Although California Code of Civil Procedure § 2034 only implicitly, but not explicitly, makes a distinction between “retained” and “non-retained” experts, the practice of identifying experts in this manner has existed for years. (See Hurtado v. Western Medical Center (1990) 222 Cal.App.3d 1198 [272 Cal.Rptr. 324].) The Court in Schreiber examined the practice and determined that, at least as to treating doctors, they are not “retained” in the traditional sense and that no attorney’s declaration in the expert disclosure statement is necessary. The Court concluded that:
[T]o the extent a [treating] physician acquires personal knowledge of the relevant facts independently of the litigation, his identity and opinions based on those facts are not privileged in litigation presenting “an issue concerning the condition of the patient.” [Citations.] For such a witness, no expert witness declaration is required, and he may testify as to any opinions formed on the basis of facts independently acquired and informed by his training, skill, and experience. This may well include opinions regarding causation and standard of care because such issues are inherent in a physician’s work. (Schreiber, supra, 22 Cal.4th at 39.)
Therefore, any treating doctor who is identified as a non-retained expert witness by any party has the right to testify at trial concerning any expert opinions even in the absence of any expert declaration. The recent Second District opinion in Kalaba v. Gray (2002) 95 Cal.App.4th 1416 [116 Cal.Rptr.2d 570], confirms that parties intending to offer the opinion testimony of a “non-retained” expert witnesses at trial must “list” each such witness as is required by subdivision (f)(1) of Code of Civil Procedure § 2034, even though there is no requirement that the attorney’s declaration portion of the designation include information about those non-retained experts. The Kalaba court rejected the use of a generic phrase attempting to designate “all past or present examining and/or treating physicians,” and rejected the plaintiff’s argument that her answers to interrogatories supplied enough information that they should be considered to be in substantial compliance with the requirements of subdivision (f)(1).
2. Impeachment Experts
The other manner in which non-disclosed experts may testify is for impeachment – but the expert is limited to testifying that a foundational fact relied upon by a prior expert is either incorrect or nonexistent. (See Code Civ. Proc. § 2034(m); Howard Contracting, Inc. v. G. A. MacDonald Construction Co. (1998) 71 Cal.App.4th 38, 53 [83 Cal.Rptr.2d 590]; Fish v. Guevara (1993) 12 Cal.App.4th 142 [15 Cal.Rptr.2d 329].) This exception is interpreted very narrowly by the courts. Although the distinction between “fact” and “opinion” may be difficult to determine, trial courts are to strictly construe the term “foundational fact” so as to “prevent a party from offering a contrary opinion of his expert under the guise of impeachment.” (Kennemur v. State of California (1982) 133 Cal.App.3d 907, 924 [184 Cal.Rptr. 393].) Based on this admonition, attempting to introduce expert witness testimony into evidence by way of subdivision (m) is a risky business, to say the least.

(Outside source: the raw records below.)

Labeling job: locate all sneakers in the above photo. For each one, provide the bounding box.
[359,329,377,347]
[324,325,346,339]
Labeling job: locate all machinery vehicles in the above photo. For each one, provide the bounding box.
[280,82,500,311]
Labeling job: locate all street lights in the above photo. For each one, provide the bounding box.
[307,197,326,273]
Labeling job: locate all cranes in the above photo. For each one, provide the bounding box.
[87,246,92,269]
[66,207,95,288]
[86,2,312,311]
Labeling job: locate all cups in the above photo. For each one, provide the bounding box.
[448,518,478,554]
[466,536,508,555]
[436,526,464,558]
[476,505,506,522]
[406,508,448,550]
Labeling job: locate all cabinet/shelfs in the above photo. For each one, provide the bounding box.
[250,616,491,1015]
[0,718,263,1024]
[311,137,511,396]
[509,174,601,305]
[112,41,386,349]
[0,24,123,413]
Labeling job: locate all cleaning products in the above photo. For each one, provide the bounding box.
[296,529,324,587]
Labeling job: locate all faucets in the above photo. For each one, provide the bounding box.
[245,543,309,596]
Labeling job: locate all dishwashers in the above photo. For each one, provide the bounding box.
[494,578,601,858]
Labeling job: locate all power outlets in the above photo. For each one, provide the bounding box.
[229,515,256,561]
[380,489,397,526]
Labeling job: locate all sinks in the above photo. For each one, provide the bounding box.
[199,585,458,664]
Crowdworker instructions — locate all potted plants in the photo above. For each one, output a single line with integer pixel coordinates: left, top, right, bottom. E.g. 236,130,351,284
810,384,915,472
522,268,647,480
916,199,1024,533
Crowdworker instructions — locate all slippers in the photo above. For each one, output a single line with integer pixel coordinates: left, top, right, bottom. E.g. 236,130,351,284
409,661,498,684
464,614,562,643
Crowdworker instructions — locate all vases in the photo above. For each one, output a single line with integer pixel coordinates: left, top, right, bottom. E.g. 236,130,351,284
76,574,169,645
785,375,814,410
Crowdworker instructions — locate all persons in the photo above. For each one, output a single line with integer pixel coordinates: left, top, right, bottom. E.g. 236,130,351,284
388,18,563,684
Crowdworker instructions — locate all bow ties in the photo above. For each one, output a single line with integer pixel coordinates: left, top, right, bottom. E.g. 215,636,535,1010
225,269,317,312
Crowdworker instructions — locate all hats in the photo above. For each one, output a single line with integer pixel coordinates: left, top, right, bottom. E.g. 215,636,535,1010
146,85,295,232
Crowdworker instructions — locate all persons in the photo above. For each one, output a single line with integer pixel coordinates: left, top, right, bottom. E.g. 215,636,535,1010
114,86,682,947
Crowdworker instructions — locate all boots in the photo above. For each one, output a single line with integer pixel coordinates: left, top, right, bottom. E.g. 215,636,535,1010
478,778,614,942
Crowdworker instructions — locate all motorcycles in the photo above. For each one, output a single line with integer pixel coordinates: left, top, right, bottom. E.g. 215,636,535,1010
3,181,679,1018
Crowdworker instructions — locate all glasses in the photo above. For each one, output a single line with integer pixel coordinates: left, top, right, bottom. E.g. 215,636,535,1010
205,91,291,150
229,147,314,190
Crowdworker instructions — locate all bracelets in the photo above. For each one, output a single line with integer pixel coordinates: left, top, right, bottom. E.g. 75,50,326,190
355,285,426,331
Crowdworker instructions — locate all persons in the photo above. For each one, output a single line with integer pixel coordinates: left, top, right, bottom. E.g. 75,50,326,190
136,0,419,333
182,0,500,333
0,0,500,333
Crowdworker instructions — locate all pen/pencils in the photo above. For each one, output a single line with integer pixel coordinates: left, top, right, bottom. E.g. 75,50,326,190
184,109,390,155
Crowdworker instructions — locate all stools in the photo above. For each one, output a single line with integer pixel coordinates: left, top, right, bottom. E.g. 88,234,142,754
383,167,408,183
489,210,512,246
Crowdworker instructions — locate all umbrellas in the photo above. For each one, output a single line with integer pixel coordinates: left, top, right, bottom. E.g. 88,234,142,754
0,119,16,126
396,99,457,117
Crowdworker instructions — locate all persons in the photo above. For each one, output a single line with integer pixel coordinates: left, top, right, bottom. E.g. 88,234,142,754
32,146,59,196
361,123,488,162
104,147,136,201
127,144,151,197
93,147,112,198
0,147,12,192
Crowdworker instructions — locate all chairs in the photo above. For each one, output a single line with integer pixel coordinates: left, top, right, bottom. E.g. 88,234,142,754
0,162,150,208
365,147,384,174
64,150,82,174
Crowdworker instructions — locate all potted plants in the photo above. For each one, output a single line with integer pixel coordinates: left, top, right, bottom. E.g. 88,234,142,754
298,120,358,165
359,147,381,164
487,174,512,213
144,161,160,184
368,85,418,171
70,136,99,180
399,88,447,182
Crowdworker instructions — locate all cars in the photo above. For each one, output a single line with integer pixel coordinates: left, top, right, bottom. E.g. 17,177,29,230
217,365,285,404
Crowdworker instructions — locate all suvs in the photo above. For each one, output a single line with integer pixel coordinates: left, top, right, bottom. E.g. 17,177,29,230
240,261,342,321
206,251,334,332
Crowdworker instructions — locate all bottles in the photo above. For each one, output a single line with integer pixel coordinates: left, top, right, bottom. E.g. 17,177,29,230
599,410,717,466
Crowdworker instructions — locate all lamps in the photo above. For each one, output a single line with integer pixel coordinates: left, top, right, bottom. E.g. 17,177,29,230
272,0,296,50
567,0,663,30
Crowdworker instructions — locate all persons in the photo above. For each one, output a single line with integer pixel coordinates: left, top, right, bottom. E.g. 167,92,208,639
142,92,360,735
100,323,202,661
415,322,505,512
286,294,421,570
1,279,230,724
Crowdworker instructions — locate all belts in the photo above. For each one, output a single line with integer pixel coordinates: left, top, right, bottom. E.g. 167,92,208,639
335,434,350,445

In conclusion, no statute can remove all the gamesmanship from expert witness testimony. However, California has, all in all, a workable system that does allow each side to be prepared for expert witness testimony.
1 Basham v. Babcock (1996) 44 Cal.App.4th 1717 [52 Cal.Rptr.2d 456], however, prevents the supplemental disclosure of another expert to replace one who was previously designated. In other words, a party cannot name one expert, then withdraw that expert only to supplementally disclose another expert on the same subject.